● **Given passage**:
════════════════════

RIYADH: Foreigners will be able to invest directly in Saudi Arabia’s stock market from Feb. 1, the Kingdom’s Capital Market Authority has announced.

The CMA’s board has approved a regulatory change which will mean the capital market, across all its segments, will be accessible to investors from around the world for direct participation.

According to a statement, the approved amendments aim to expand and diversify the base of those permitted to invest in the Main Market, thereby supporting investment inflows and enhancing market liquidity.

International investors' ownership in the capital market exceeded SR590 billion ($157.32 billion) by the end of the third quarter of 2025, while international investments in the main market reached approximately SR519 billion during the same period — an annual rise of 4 percent.

“The approved amendments eliminated the concept of the Qualified Foreign Investor in the Main Market, thereby allowing all categories of foreign investors to access the market without the need to meet qualification requirements,” said the CMA, adding: “It also eliminated the regulatory framework governing swap agreements, which were used as an option to enable non-resident foreign investors to obtain economic benefits only from listed securities, and the allowance of direct investment in shares listed on the Main Market.”

In July, the CMA approved measures to simplify the procedures for opening and operating investment accounts for certain categories of investors. These included natural foreign investors residing in one of the Gulf Cooperation Council countries, as well as those who had previously resided in the Kingdom or in any GCC country. 

This step represented an interim phase leading up to the decision announced today, with the aim of increasing confidence among participants in the Main Market and supporting the local economy.

Saudi Arabia, which ‌is more than halfway ‍through an economic plan ‍to reduce its dependence on oil, ‍has been trying to attract foreign investors, including by establishing exchange-traded funds with Asian partners in Japan and Hong Kong.

════════════════════

● **Source material**:
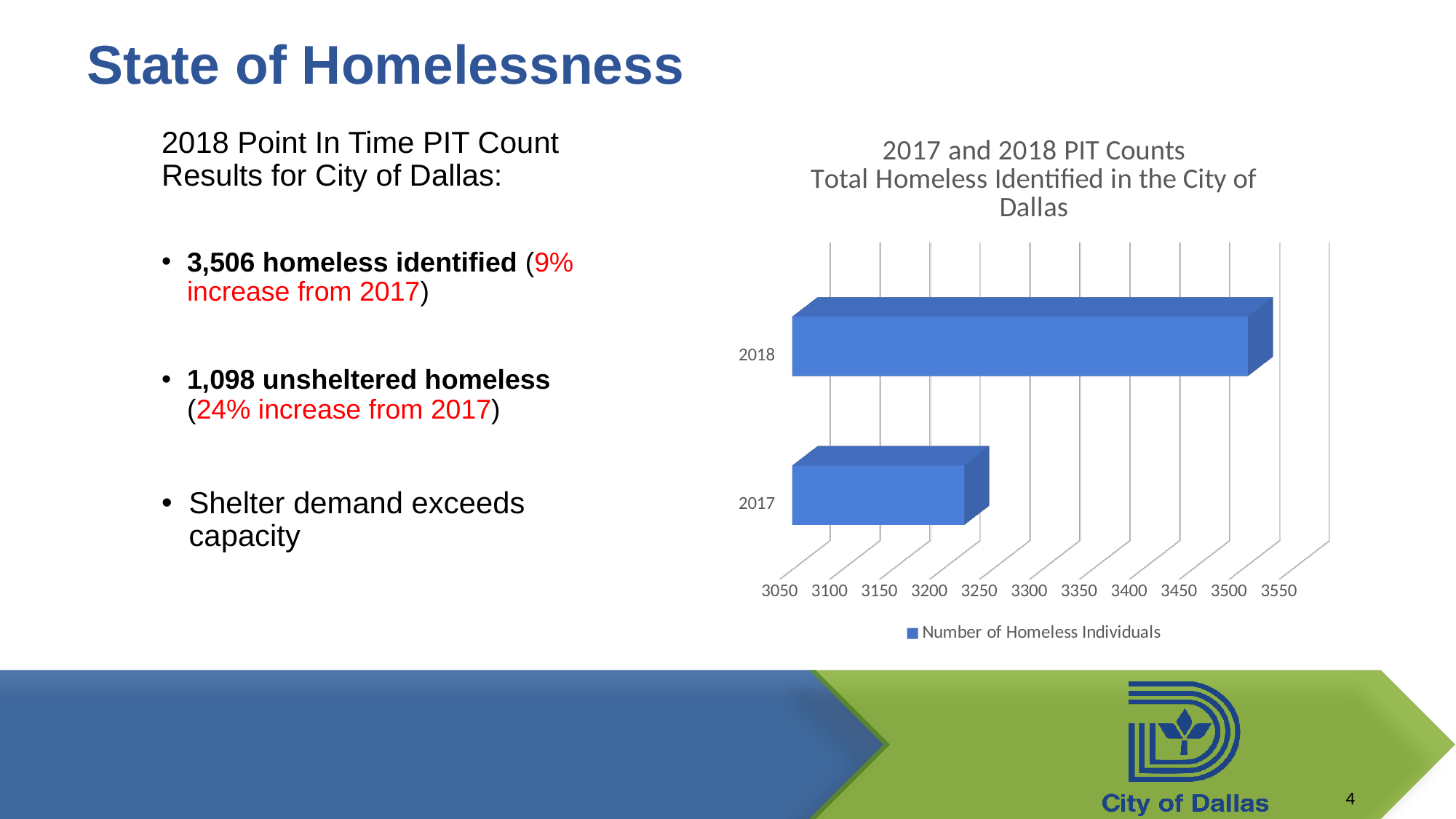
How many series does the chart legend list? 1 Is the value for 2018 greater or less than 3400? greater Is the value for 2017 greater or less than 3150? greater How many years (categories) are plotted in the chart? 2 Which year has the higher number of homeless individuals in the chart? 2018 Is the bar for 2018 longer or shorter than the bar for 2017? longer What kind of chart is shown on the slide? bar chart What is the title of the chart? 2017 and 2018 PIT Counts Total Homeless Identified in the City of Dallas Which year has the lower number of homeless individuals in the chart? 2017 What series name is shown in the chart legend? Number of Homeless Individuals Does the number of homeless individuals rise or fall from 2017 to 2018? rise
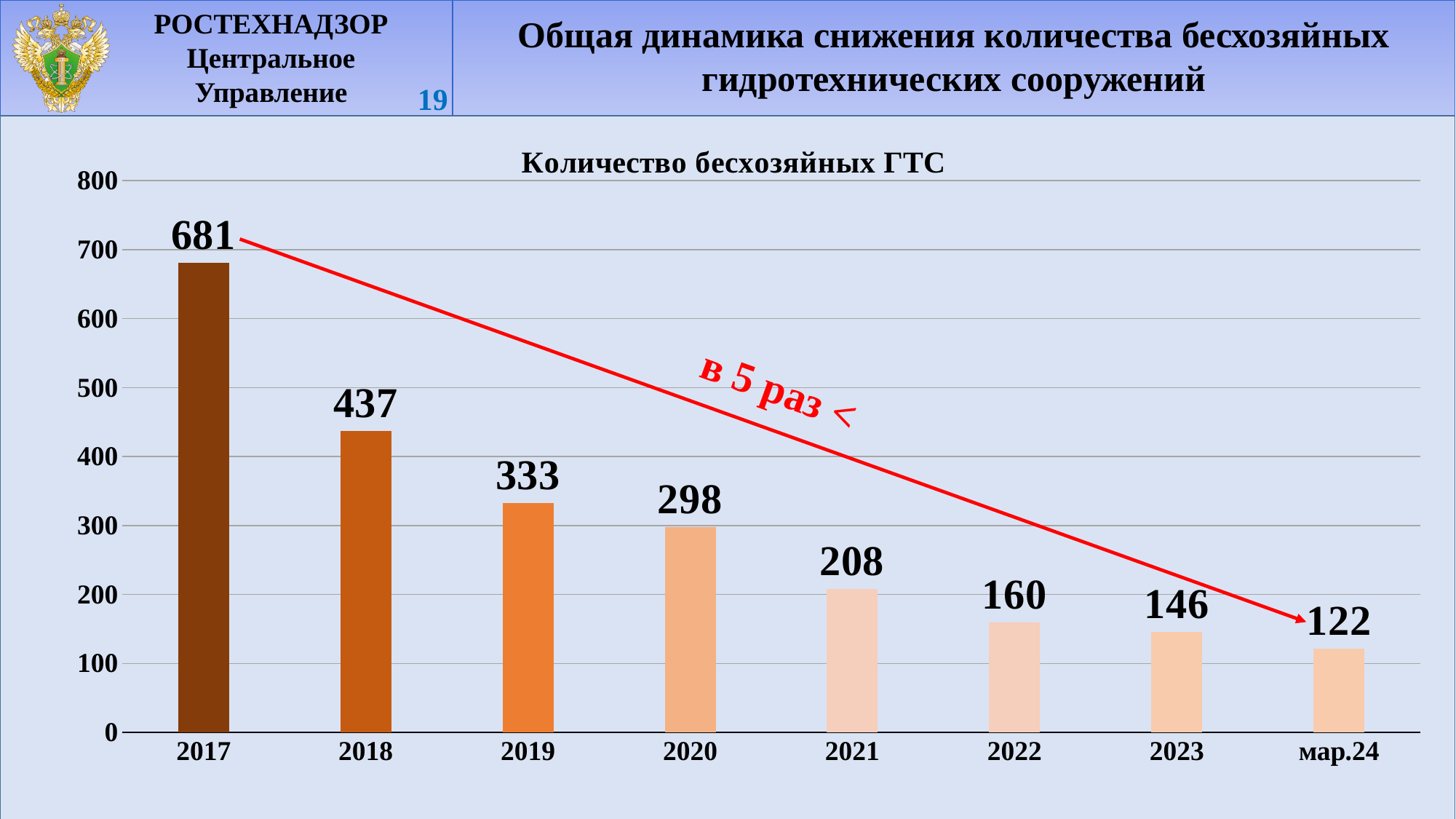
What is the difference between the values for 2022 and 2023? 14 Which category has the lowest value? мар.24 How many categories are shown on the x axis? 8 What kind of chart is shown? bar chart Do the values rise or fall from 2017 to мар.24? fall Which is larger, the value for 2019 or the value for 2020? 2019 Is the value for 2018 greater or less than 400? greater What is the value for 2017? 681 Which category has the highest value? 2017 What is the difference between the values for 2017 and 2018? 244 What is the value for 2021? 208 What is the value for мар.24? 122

════════════════════

● **Problem to work on**: Please repeat the part of the stock market passage that opens with the words "The CMA’s board" and closes with "for direct participation.". The lines above have no connection to the stock market passage.

● **Exercise solution**:
The CMA’s board has approved a regulatory change which will mean the capital market, across all its segments, will be accessible to investors from around the world for direct participation.